Another advantage of holding SCPI units in a life insurance policy is that you can take advantage of the tax benefits of the latter. The gains generated are not considered as real estate income as it is the case with a direct holding. SCPIs benefit from the same tax regime as other life insurance investments, i.e. taxation that applies only to withdrawals and is reduced after eight years.
Finally, within a life insurance policy, SCPI units can be resold within a maximum of two months: the insurer or the bank where the life insurance policy is opened ensures their liquidity in principle.
SCPI in life insurance: what are the drawbacks?
By subscribing to SCPI units via a life insurance policy, the investor only has access to the SCPIs available in the chosen policy, which limits the choice and possible diversification of this solution. In addition, the acquisition of shares on credit or in dismemberment of ownership is not possible in life insurance, unlike the direct purchase.
Also, within the framework of the life insurance, the establishment publishing the contract is the owner of the shares of SCPI. It will therefore be able to receive a part of the gains generated by the SCPI. In addition to that, there are the costs. Indeed, to those inherent to the contract itself (management fees, arbitration fees...), you have to add those linked to the SCPI.

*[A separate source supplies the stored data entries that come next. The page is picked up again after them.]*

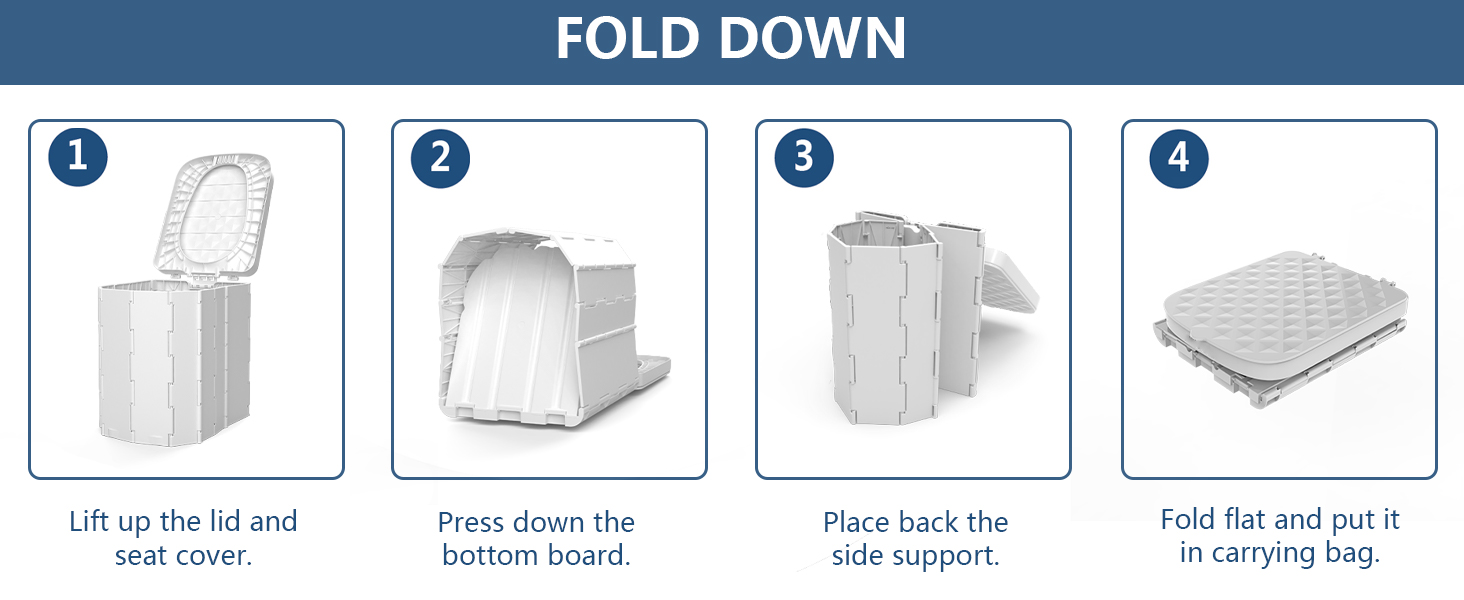 FOLD DOWN

1

Lift up the lid and seat cover.

2

Press down the bottom board.

3

Place back the side support.

4

Fold flat and put it in carrying bag.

Finally, SCPIs present a risk of capital loss and income is not guaranteed, even when they are held in life insurance contracts.
How to subscribe to an SCPI in life insurance?
If you already have a life insurance policy, simply contact your dedicated advisor who will suggest an SCPI available within your current policy. If the desired SCPI is not available in the contract, it is possible to open another contract elsewhere, taking care to ensure that the securities are accessible in the offer. Otherwise, you can always subscribe directly.
As with any real estate investment, there is a risk of capital loss due to changes in the real estate market and currency exchange rates. Income is not guaranteed and may rise or fall depending on the performance of the fund.